When Feedback Actually Changes Something

I’ve had a pretty firm stance on interview feedback since I was in my early teens.

Silence in hiring doesn’t sit right.

Not because I need to log feedback somewhere.
Because candidates want to understand what happened, and if I’m the one who brought them into the process, I should be able to tell them.

So I make the calls. Even when it’s a “no.” Especially when it’s a “no.”

Recently, that mindset got tested.


The Pattern I Couldn’t Ignore

We were running candidates through a technical evaluation for our automation gigs.

I had 2 pass the test and 7 candidates fail.

The frustrating part? I liked a lot of these candidates. Strong conversations, good instincts, people I felt confident putting in front of the team.

So I pulled my engineering manager aside and asked a simple question:

What are we actually seeing here?

He walked me through it in plain terms:

  • Some candidates weren’t using data-driven practices (hardcoding test cases)
  • Others had logic flaws in their test flow (scripts that could falsely pass or fail)

Clear feedback. Actionable. Helpful. So I did what I normally do.

I took it back to the candidates.


The Moment It Flipped

The first call I made was to one of the candidates I genuinely thought was strong and really liked.

I explained the feedback around hardcoding.

He paused and asked:

“Are you by your computer?”

I said yes.

He sent over his code and said, “Pull it up, I’ll walk you through it.”

I told him straight up: I’m still learning how to read code.

His response: “Don’t worry, I got you.”

And then he walked me through everything.

What he had actually done was submit two things:

  • His working notes (like showing your work on a math test)
  • His final, clean solution

At a glance, it looked inconsistent. Some parts data-driven, some not.

But when he explained it, it was structured. Intentional. Thought through.

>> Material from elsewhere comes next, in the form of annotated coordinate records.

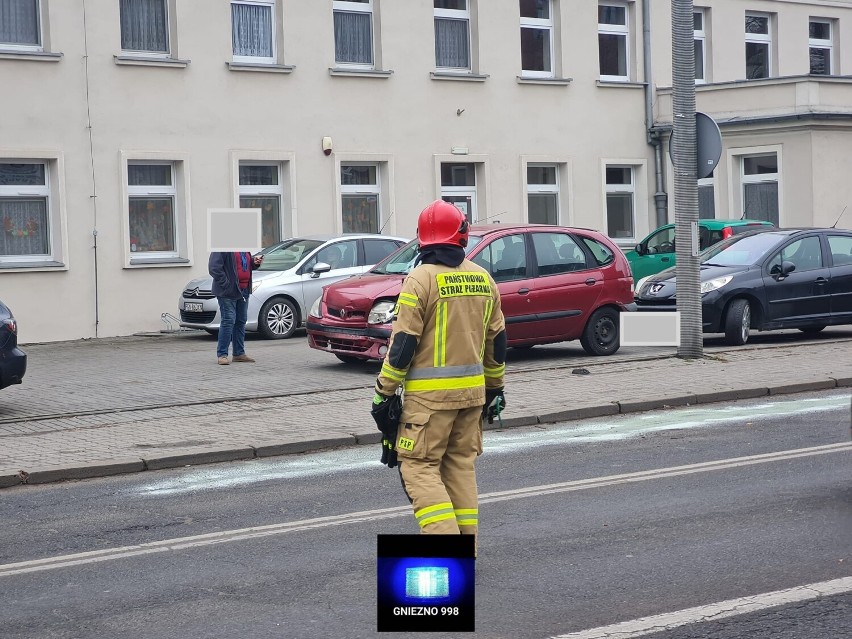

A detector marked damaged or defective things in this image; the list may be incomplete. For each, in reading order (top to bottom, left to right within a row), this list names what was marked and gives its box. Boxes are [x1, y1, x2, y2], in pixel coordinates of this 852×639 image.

damaged red car [304, 225, 632, 364]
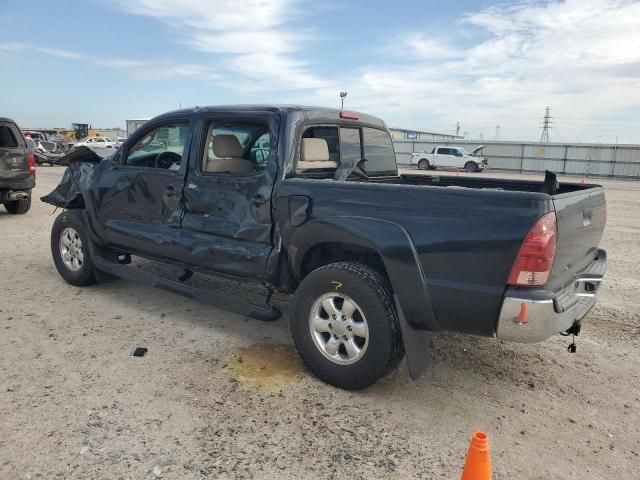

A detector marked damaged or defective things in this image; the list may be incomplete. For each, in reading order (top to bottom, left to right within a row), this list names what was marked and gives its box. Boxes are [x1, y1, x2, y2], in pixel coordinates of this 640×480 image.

damaged truck door [94, 117, 190, 258]
damaged truck door [179, 113, 276, 278]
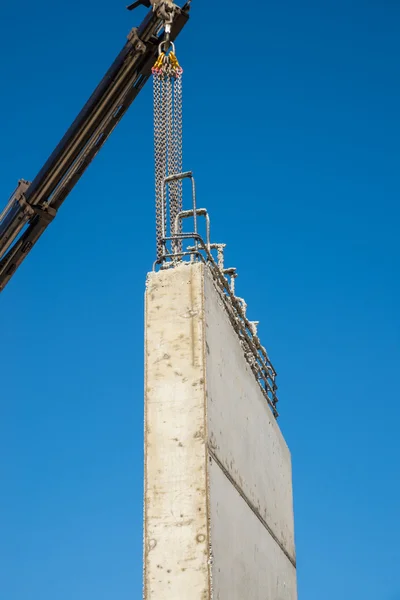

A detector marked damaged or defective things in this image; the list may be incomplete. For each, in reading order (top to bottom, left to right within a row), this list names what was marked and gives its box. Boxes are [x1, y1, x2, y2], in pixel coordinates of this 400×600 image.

rusty metal crane arm [0, 1, 190, 292]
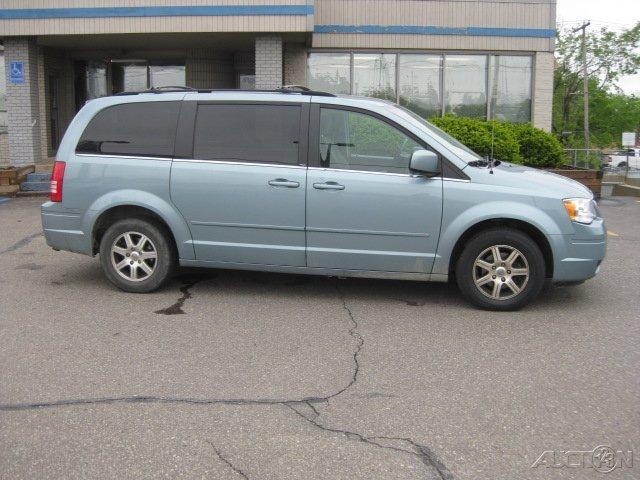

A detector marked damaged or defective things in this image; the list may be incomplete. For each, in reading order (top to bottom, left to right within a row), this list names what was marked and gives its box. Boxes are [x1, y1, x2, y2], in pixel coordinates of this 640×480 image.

crack in asphalt [0, 232, 42, 255]
crack in asphalt [0, 276, 450, 478]
crack in asphalt [208, 440, 252, 478]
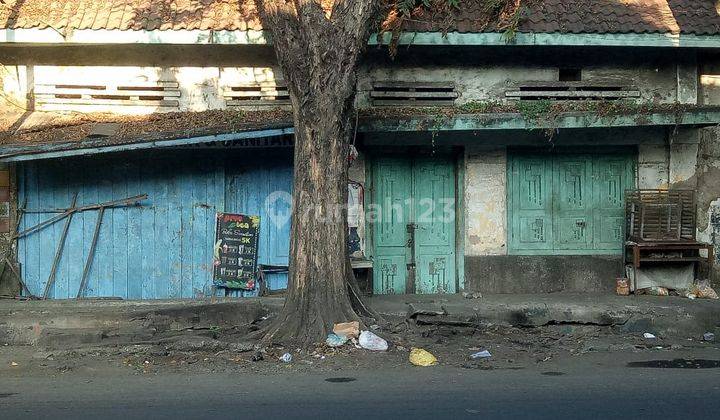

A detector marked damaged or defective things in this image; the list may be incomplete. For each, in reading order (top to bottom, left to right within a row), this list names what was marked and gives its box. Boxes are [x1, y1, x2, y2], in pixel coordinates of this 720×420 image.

rusty metal grille [624, 189, 696, 241]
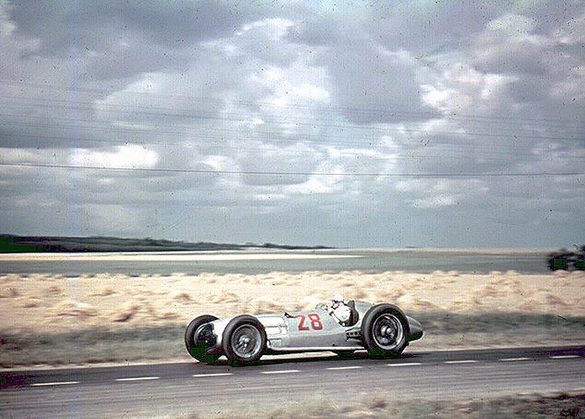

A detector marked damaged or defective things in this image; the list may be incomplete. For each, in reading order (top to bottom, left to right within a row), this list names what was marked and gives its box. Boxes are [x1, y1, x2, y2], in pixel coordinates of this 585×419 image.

It just wasn’t being interpreted that way.


That’s When It Clicked

This wasn’t just a candidate missing the mark.

This was a gap in how we were evaluating.

So I went back to my engineering manager. This time, with better questions.

Not “why did he fail?” but:

  • How are we reviewing these submissions, step by step?
  • What are we prioritizing when we look at them?
  • What context are we missing?

What I learned:

My manager had reviewed the code, but the not the video on this one. Had he reviewed the video he would’ve seen the explaination and walk through of what I would consider the “clean code”. He had a specific way of reviewing but based on the feedback, we fixed it.


What We Changed

Nothing dramatic. Just intentional.

  • We refined how submissions are reviewed internally
  • We aligned on what “good” actually looks like in practice
  • We introduced a clearer structure for candidates (including a README to guide reviewers)

Small changes. Big difference.

Because now:

  • Candidates can better present their work
  • Reviewers can evaluate more consistently
  • And we’re actually assessing what we think we’re assessing

The Outcome

That specific candidate didn’t move forward.

But his feedback changed our process.

And that change?

It helped turn a “no” into a “yes” for someone else down the line.


The Part People Miss About Feedback

Everyone says they value feedback.

But most of the time, it’s treated as a formality:

  • Logged
  • Filed away
  • Maybe acknowledged

Rarely used.

This was a reminder that feedback isn’t just something you give.

It’s something you build with: if you’re willing to listen from both sides.

From the hiring team.
And from the candidate.


What a Real Partnership Looks Like

That moment, where a candidate walked me through his thinking, shifted how I operate.

Because the best hiring processes aren’t one-directional.

They’re a loop.

And sometimes, the clearest signal doesn’t come from the interview itself…

It comes from what happens after you think you already have your answer.